Her primary research interest is in sensory marketing, especially related to color. One recent project, which she presented at the Association of Consumer Research conference in 2018, looks at the color of sale signs: “I wondered, why are they all in red and not another color? Do people associate red with being on sale?” She subsequently devised an experiment using a self-designed flyer contained 16 pairs of prices and product images; on only one, the price is listed in red. “I asked the participants, which product is on sale? I didn’t mention the discount.”
The majority said the red one, and Ye wondered if this trend would have an influence on the surrounding products in the flyer as well. She plans to do experiments using eye-tracking technology to further study people’s perceptions of this phenomenon.
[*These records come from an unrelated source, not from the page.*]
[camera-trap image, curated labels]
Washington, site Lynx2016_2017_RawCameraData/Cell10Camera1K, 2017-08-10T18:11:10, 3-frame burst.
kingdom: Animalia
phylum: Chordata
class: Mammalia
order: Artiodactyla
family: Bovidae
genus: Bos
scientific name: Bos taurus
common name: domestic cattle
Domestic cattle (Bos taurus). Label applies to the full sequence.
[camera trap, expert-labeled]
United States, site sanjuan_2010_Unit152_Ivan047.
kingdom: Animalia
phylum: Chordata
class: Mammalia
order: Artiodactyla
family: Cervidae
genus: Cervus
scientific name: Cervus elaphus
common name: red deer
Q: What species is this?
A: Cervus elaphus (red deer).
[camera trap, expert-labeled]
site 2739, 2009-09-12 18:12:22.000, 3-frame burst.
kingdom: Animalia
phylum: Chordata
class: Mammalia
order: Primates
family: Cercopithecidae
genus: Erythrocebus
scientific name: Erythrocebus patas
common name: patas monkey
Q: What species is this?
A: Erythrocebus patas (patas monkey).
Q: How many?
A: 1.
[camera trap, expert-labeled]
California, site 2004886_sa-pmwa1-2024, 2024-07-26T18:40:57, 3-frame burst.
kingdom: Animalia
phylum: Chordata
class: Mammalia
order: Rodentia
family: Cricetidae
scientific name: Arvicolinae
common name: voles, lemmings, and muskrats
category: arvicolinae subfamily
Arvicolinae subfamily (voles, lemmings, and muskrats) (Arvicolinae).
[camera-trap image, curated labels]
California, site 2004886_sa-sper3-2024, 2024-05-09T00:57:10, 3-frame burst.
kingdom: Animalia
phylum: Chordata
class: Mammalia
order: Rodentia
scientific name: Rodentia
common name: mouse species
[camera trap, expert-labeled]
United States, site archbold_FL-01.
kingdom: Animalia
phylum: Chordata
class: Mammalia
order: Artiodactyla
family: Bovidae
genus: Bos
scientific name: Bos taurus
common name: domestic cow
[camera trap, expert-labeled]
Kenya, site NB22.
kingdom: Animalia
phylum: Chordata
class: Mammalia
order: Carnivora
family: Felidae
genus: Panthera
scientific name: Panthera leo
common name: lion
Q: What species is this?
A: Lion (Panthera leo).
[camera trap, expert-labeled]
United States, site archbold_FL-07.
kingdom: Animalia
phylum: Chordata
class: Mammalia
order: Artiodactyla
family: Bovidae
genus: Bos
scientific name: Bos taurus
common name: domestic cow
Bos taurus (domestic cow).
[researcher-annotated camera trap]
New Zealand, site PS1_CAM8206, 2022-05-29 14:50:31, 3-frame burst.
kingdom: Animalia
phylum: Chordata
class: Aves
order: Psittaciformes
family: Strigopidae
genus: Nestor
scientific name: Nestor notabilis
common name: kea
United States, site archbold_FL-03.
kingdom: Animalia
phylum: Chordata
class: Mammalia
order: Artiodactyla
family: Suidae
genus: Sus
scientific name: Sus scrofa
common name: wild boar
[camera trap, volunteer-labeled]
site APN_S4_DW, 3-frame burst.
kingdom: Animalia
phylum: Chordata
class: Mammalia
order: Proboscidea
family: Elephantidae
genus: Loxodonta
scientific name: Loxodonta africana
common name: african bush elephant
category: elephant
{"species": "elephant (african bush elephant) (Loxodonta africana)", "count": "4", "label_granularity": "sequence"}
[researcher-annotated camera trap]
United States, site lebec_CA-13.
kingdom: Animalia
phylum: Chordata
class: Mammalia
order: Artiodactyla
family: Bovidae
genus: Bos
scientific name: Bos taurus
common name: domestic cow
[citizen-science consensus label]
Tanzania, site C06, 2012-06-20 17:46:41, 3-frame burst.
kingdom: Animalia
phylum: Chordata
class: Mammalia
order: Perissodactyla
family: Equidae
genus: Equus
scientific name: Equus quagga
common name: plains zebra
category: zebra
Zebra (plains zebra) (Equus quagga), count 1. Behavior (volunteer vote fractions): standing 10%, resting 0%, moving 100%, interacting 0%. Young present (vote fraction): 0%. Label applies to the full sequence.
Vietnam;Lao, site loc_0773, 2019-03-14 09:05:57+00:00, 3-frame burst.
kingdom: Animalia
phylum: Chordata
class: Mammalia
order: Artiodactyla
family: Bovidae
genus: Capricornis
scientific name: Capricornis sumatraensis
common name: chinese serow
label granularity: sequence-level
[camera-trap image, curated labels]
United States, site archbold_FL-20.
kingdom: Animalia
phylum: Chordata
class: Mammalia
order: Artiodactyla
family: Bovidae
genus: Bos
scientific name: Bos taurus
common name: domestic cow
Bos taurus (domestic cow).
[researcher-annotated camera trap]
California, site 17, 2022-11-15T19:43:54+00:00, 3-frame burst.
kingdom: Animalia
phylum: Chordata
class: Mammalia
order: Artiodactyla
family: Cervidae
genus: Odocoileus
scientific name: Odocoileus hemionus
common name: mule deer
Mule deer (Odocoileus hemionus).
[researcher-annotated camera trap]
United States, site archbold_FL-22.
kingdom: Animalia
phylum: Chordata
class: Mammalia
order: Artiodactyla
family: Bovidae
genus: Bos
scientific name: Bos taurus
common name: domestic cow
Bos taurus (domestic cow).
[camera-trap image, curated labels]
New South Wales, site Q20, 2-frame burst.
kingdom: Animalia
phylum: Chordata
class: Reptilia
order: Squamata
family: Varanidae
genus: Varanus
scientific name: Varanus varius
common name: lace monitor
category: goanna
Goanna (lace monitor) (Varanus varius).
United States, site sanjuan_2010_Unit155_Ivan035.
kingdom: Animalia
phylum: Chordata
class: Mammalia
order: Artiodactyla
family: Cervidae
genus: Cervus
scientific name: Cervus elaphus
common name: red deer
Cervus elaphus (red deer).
For Ye, new ideas for research topics and experiments seem to come to her all the time. “My undergrad was in history, and I was supposed to be a high school history teacher,” she says. “During my undergrad I was very involved in the arts and entertainment industry, and I worked with a lot of graphic designers, dancers and musicians.”
She first came to the US in 2014 for master’s studies in arts management at Columbia College Chicago and planned on a career as an artist manager, but after a class that touched on behavioral economics, she changed course once again. “I looked up articles, and the more that I read, the more that I felt I want to know much more,” she says.
Ye’s background in the arts has provided her with skill in video and audio editing videos, which she’s used in preparing experiments and in communicating with corporate clients, and she has an eye toward working with visual art students from the Westphal College of Design. As new collaborations come along, she remains open to all kinds of new discoveries: “I think everything is related.”